====== Page excerpt
One of the few Silicon Valley stocks to suffer a declined Thursday was Hewlett-Packard (HPQ), as the Palo Alto tech giant regressed 1.2 percent to $22.32 after a large gain Wednesday. Some analysts issued notes Thursday morning basically saying "Show me, don't tell me," after CEO Meg Whitman laid out a rosier forecast than expected at HP's analyst meeting Wednesday. "Sustainable improvements in the model over the next year will be required for investors to give HP more credit for its plans of crisper strategy and execution," J.P. Morgan analyst Mark Moskowitz wrote.
============
Answer these questions from the Hewlett-Packard stock report:
1. How much did HP shares drop on Thursday, and at what price did they end up?
2. At what event did Meg Whitman give her forecast?
3. Who is the J.P. Morgan analyst quoted in the report?
====== Data
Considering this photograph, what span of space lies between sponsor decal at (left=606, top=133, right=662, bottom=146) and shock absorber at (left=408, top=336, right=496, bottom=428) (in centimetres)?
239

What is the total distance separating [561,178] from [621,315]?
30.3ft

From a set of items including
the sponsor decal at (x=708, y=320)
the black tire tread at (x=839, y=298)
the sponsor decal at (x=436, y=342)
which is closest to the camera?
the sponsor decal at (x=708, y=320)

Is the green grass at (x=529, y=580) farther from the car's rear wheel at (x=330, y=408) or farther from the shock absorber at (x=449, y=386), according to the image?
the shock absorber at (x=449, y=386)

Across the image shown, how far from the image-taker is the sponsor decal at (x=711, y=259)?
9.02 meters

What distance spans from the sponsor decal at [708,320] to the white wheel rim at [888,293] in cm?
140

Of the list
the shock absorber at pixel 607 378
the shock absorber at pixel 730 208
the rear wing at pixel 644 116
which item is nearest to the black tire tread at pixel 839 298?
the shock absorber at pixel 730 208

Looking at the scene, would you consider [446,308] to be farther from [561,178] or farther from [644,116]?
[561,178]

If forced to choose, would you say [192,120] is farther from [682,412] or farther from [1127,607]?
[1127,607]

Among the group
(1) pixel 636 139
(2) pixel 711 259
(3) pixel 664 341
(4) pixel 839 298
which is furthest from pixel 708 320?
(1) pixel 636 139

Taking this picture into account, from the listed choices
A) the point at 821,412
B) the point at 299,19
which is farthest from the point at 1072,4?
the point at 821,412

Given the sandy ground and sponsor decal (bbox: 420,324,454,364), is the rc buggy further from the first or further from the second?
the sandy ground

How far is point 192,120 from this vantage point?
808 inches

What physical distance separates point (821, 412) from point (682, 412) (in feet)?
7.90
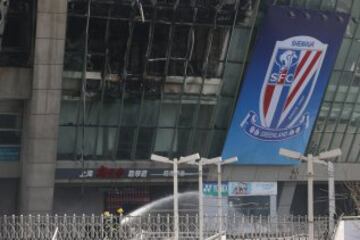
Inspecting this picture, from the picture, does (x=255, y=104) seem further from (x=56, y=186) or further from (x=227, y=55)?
(x=56, y=186)

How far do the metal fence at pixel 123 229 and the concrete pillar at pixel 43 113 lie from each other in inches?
206

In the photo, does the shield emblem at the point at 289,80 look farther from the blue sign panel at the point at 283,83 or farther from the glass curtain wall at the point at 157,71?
the glass curtain wall at the point at 157,71

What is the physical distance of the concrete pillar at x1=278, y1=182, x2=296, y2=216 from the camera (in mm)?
41969

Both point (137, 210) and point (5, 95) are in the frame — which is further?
point (137, 210)

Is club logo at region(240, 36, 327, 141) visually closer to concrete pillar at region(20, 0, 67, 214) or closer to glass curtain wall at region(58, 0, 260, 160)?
glass curtain wall at region(58, 0, 260, 160)

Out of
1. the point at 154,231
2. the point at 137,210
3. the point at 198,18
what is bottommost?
the point at 137,210

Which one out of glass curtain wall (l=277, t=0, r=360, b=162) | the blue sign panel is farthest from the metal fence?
glass curtain wall (l=277, t=0, r=360, b=162)

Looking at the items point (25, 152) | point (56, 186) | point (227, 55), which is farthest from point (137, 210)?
point (227, 55)

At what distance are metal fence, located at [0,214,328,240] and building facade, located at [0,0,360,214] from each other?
6.55 m

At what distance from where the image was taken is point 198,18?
34.0 m

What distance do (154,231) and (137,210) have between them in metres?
11.2

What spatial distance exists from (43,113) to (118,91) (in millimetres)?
3764

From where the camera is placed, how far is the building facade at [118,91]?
1298 inches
============
* [Output for this task]:
1. They fell 1.2 percent to $22.32.
2. At HP's analyst meeting on Wednesday.
3. Mark Moskowitz.